Dataset entries
--- START ---
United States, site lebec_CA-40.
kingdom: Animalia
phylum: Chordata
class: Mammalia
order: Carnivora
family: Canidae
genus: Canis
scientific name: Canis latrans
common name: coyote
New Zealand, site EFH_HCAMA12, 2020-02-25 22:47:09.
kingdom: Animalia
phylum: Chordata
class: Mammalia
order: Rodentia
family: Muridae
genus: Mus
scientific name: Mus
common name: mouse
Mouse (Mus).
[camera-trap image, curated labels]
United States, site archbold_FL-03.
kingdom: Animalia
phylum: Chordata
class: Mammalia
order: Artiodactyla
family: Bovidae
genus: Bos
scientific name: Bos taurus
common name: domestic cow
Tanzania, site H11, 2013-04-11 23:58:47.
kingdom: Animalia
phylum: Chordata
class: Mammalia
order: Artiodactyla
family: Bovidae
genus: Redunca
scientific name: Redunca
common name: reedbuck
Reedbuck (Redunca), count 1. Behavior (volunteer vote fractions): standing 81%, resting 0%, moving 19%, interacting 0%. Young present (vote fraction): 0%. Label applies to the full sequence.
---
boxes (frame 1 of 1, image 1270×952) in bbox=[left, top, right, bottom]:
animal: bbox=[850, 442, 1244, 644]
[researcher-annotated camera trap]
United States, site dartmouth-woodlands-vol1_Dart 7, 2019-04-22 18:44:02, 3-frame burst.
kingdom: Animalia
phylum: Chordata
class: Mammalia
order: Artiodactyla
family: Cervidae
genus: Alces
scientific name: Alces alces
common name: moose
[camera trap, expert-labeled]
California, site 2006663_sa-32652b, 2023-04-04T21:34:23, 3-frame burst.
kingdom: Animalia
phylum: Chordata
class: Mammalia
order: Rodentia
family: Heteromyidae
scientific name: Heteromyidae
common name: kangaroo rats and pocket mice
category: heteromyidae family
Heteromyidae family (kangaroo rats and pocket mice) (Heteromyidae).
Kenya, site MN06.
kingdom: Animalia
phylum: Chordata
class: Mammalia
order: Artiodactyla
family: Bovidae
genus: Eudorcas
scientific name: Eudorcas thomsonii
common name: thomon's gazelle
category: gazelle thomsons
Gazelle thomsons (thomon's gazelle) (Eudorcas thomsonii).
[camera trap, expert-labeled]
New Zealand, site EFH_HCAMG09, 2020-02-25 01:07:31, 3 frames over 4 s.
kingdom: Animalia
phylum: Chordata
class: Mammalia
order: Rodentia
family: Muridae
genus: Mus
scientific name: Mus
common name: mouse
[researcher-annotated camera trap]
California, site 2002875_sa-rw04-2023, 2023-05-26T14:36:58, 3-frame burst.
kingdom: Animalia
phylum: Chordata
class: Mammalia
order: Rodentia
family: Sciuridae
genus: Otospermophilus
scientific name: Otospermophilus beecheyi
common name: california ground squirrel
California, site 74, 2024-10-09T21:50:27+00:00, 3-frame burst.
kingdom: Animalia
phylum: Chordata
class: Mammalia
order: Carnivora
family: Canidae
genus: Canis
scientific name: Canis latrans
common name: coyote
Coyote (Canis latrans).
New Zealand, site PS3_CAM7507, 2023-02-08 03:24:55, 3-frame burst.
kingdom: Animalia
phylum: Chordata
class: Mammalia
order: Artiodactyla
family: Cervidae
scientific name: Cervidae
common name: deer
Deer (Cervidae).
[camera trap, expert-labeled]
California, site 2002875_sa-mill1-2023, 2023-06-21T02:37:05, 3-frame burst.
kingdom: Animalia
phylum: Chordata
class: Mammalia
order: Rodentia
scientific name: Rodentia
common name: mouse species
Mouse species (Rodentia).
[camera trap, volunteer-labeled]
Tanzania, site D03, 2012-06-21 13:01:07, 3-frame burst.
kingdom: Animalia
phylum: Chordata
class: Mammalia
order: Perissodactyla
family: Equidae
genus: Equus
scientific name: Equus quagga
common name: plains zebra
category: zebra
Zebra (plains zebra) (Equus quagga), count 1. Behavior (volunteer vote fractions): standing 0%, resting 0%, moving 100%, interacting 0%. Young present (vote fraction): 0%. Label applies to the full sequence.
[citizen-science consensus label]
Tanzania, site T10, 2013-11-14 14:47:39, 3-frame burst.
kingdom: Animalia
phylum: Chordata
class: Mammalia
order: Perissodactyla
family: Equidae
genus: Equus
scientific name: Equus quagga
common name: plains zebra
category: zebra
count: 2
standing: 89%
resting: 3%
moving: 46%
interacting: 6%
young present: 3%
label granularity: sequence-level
--- END ---
* _Activity_
Among the records above, extract exactly the lines from the line with "genus: Otospermophilus" to the line with "[camera trap, volunteer-labeled]", both lines included, and leave out the rest.

* _Result_
genus: Otospermophilus
scientific name: Otospermophilus beecheyi
common name: california ground squirrel
California, site 74, 2024-10-09T21:50:27+00:00, 3-frame burst.
kingdom: Animalia
phylum: Chordata
class: Mammalia
order: Carnivora
family: Canidae
genus: Canis
scientific name: Canis latrans
common name: coyote
Coyote (Canis latrans).
New Zealand, site PS3_CAM7507, 2023-02-08 03:24:55, 3-frame burst.
kingdom: Animalia
phylum: Chordata
class: Mammalia
order: Artiodactyla
family: Cervidae
scientific name: Cervidae
common name: deer
Deer (Cervidae).
[camera trap, expert-labeled]
California, site 2002875_sa-mill1-2023, 2023-06-21T02:37:05, 3-frame burst.
kingdom: Animalia
phylum: Chordata
class: Mammalia
order: Rodentia
scientific name: Rodentia
common name: mouse species
Mouse species (Rodentia).
[camera trap, volunteer-labeled]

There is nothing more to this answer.